Brandt clearly internalised the aesthetic of his Parisian forebear Eugène Atget, whose eerie shop windows taught him to see inanimate objects as proxies for people. In a Bond Street haberdasher’s window, rows of top hats and bowlers line up along shelves, forming a minimalist grid. The camera’s flash, reflected in the back wall, throws these talismans of upper-class life into monumental relief and gives them a menacing air.

Brassai's Paris de Nuit

Brassai's Paris de Nuit

He also mooched off Brassaï’s surrealist-tinged 'Paris de Nuit', the Hungarian photographer’s ode to his adopted home. But Brassaï was forced to stalk his prey, staking out the city’s seedier corners to expose its everyday barbarities. He saw himself as a journalist, a romantic with a clear eye and a brazen lens. Brandt, on the other hand, cared less for individuals than ways of life. He preferred archetypes, and in this he was much more in tune with his German contemporary, August Sander, who methodically catalogued the reigning social order by grouping his finds into categories: The Farmer, the Skilled Tradesman, the Woman and so on.
Brandt assumed a detached anthropological perspective, but he actually enjoyed privileged access to his specimens’ sumptuous lives. The English At Home was largely a report on his uncle Henry’s house in Kensington, west London. Pratt, the lemon-faced parlour maid, who we see poised to serve dinner in her starched white apron and crinkled cap, was its genius loci. She remains the enduring model of the British servant, the downstairs goddess of Downton Abbey. Knowing that Brandt was among the diners whom Pratt waited on changes our experience of the photograph, slightly diluting its documentary flavour. He was no disinterested observer, but a theatrical designer, interpreting his own world for public consumption. In another image of the upper classes at play, a woman enjoys a glamorous night at the opera; she is his mother, it turns out.

Brandt felt at home in the crepuscular terrain between fact and fiction, and he composed vignettes like movie stills. Take the smooching couple who, backs turned to the camera, succumb to the knife-edge of the frame. They are friends of his, embracing beneath a sprig of mistletoe that has been cropped out. Brandt tightened the scene and changed the title to “Soho Bedroom”, hinting at some deliciously sordid plot.

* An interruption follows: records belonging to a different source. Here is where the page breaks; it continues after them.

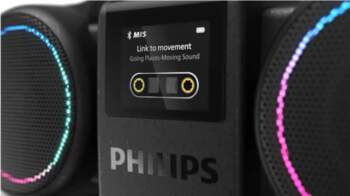 Philips TAMS60B/00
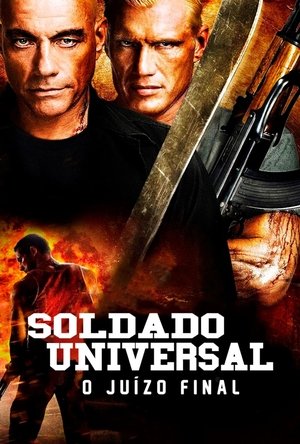 Soldado Universal 4 – Juízo Final Torrent Soldado Universal 4 – Juízo Final Torrent, Download, movie, filme, poster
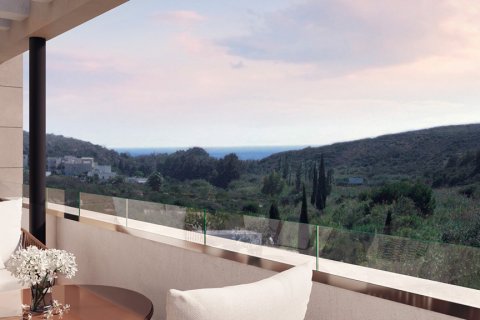 Apartamento en venta Málaga, España 2 dormitorios, 99 m2 No. 120293 - foto 13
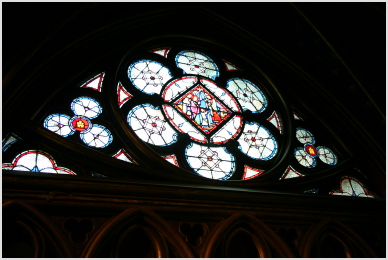 Sainte Chapelle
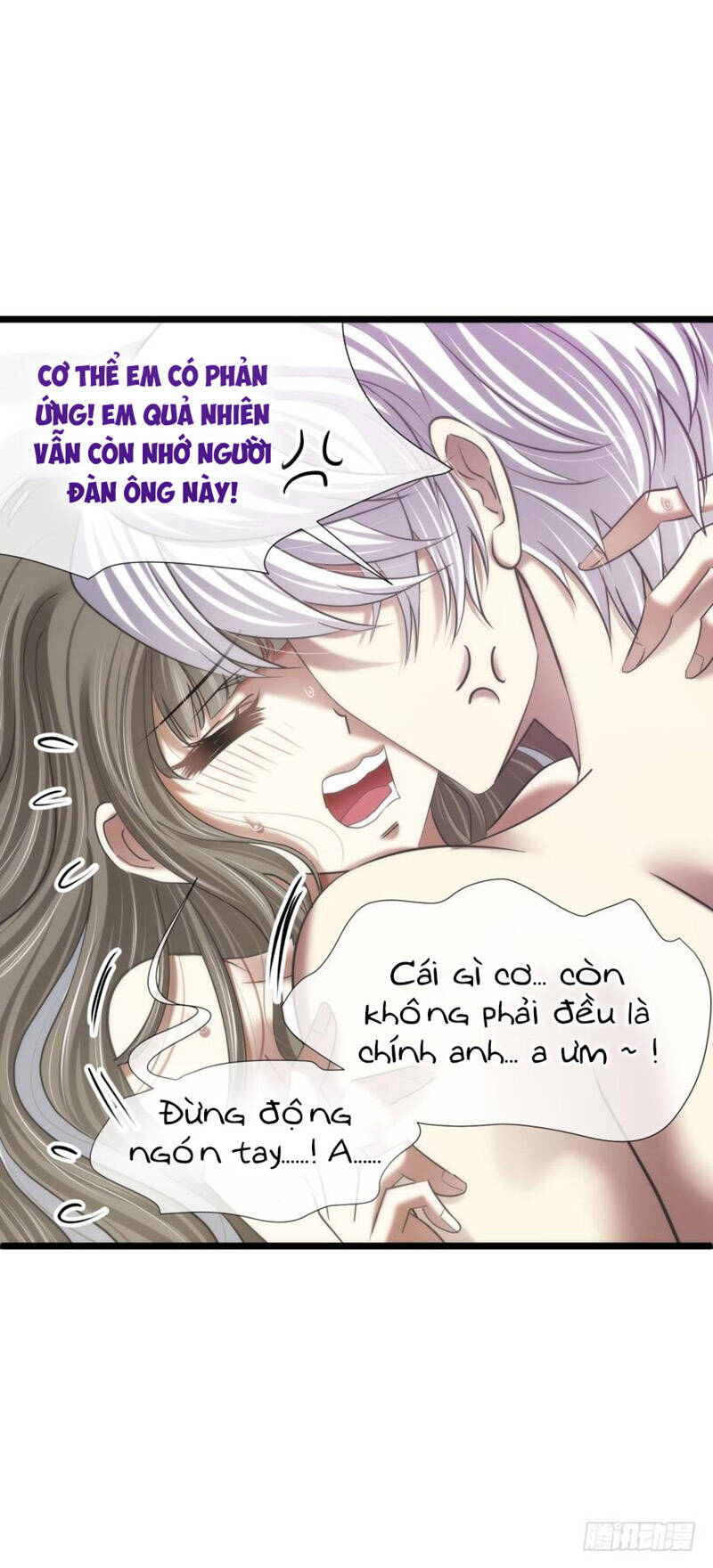 Một Vạn Tư Thế Công Lược Yêu Nam: Chapter 101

Eventually, he went looking for ready-made scenes that jibed with his saturnine sensibility. In the depressed northern England of the 1930s he found miners trapped in labyrinthine poverty and windowless houses. A cobblestoned ramp, so wet and slick it looks greased, rears mockingly towards the sky like a mirage of social mobility. Satanic chimneys spew grit over the rooftops and the tiny children playing below. Brandt disavowed any political motivation. He later described himself as having been “excited by the social contrast of the thirties”, a state of mind that ripened into provocative aestheticism.

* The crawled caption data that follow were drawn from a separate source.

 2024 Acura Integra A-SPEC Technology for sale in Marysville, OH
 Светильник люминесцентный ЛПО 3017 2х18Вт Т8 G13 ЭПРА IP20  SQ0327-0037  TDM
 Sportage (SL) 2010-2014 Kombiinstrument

The war completed the alignment between Brandt’s aesthetics and the grim world outside. On blackout nights he rambled down familiar avenues made suddenly strange. “The darkened town, lit only by moonlight, looked more beautiful than before or since,” he wrote. “It was fascinating to walk through the deserted streets and to photograph houses which I knew well, and which no longer looked three-dimensional, but flat like painted scenery.” The dome of St Paul’s Cathedral rises out of heaps of moonlit wreckage, its dusky strength a bulwark against calamity.

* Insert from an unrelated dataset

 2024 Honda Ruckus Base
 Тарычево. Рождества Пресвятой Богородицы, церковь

Brandt responded to tough times with poetic urgency, but prosperity confused him. By the postwar years he had achieved enough commercial success as a magazine photographer to fund experiments that never quite took root. His portraits varied according to subject and decade: E.M. Forster as an Edwardian relic in 1947, brilliance and shadows battling it out in his Oxford rooms; Francis Bacon looking haunted on a bleak Primrose Hill, north London, in 1963; a Jagger-ish Martin Amis, simultaneously vulnerable and arrogant, in 1974. He also embarked on a series of semi-surrealistic nudes, rhyming the contours of flesh with the topography of the countryside. But these sleek final rooms make you want to retrace your steps and roll back the years to a time that Brandt understood deeply: bruised and dogged England, full of lyrical grime.